The authors retrospectively analyzed a small dataset of patients with atrophic papilledema secondary to idiopathic intracranial hypertension to determine whether optical coherence tomography (OCT) is an effective tool for detecting relapse.
The authors grouped patients into moderate and severe optic atrophy cohorts and assessed symptoms of relapse along with changes in peripapillary retinal nerve fiber layer (pRNFL) edema. A larger proportion of patients with relapse showed increased pRNFL edema along with clinical symptomatology, with relapse being defined as an increase of at least 6 microns in mean pRNFL thickness. The median percentage increase in pRNFL thickness in patients with or without clinical symptomatology was 13.7%, with 5 patients showing an increase of greater than 20% from baseline. There were no differences in the increase in pRNFL thickness between the moderate and severe optic atrophy cohorts.
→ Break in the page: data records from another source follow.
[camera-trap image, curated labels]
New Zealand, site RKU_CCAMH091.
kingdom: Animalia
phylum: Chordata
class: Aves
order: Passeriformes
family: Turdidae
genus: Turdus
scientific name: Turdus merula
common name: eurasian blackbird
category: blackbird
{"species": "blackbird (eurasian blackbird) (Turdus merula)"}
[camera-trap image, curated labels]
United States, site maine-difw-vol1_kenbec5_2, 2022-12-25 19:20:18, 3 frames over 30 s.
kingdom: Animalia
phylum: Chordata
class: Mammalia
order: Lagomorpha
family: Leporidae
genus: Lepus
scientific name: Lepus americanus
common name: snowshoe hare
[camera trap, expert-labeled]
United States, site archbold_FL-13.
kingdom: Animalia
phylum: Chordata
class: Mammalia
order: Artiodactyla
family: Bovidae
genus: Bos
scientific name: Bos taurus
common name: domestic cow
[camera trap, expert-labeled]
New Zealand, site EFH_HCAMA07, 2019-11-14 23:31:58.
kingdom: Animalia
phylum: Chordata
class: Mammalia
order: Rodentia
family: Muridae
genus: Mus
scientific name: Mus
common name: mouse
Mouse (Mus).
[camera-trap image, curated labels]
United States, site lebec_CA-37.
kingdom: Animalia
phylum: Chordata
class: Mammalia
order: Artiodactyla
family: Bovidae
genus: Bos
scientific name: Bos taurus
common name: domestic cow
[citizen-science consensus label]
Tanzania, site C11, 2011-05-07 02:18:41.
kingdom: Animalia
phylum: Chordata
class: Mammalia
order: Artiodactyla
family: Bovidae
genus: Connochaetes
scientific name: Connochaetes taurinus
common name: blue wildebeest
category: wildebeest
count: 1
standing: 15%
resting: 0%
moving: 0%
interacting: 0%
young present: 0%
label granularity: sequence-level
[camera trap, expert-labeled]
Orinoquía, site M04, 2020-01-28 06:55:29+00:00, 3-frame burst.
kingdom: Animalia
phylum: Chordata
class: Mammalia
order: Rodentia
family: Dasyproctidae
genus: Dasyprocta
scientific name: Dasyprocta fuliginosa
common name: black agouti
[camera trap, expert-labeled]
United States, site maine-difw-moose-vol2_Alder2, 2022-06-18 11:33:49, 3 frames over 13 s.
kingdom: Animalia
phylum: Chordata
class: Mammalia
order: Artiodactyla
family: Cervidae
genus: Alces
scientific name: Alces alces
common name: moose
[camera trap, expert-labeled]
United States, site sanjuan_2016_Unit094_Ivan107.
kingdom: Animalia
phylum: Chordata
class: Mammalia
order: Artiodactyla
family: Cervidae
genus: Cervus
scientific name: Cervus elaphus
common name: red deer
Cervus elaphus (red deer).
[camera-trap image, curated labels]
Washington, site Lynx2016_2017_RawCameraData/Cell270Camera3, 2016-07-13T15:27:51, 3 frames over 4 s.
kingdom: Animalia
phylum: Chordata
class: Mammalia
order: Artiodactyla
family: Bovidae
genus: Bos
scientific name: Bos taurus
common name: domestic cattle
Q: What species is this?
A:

Although OCT has proven extremely useful in monitoring the response to treatment and relapse of chronic papilledema, it has been generally accepted that it has limited use in patients with optic atrophy owing to the inability of atrophic nerves to demonstrate appreciable swelling. Therefore, patient symptomatology has been one of the key determinants of relapse; however, this poses limitations given the fact that many patients with chronic intracranial hypertension are asymptomatic. Weight loss also guides the process by which clinicians can begin considering the tapering of medications, and OCT plays a crucial role in measuring the response to medication tapering. Unfortunately, the amount of weight loss that results in remission varies from patient to patient, underscoring the need for precise, objective measures to determine relapse. The bottom line is that without the ability to objectively and noninvasively diagnose idiopathic intracranial hypertension recurrence, there is a reluctance to wean patients from medical therapy, especially those who have significant visual compromise that could potentially worsen if treatment is disrupted.
Although the sample size in this study was not ideal for formulating conclusive recommendations, a tool with the potential to objectively determine relapse rates in this difficult-to-manage population is a welcome addition to addressing the challenges of managing chronic atrophic papilledema. The authors also suggest that the percentage of changes rather than raw changes in the pRNFL thickness should be utilized in patient monitoring and that symptoms and visual field results should also be considered in the determination of relapse.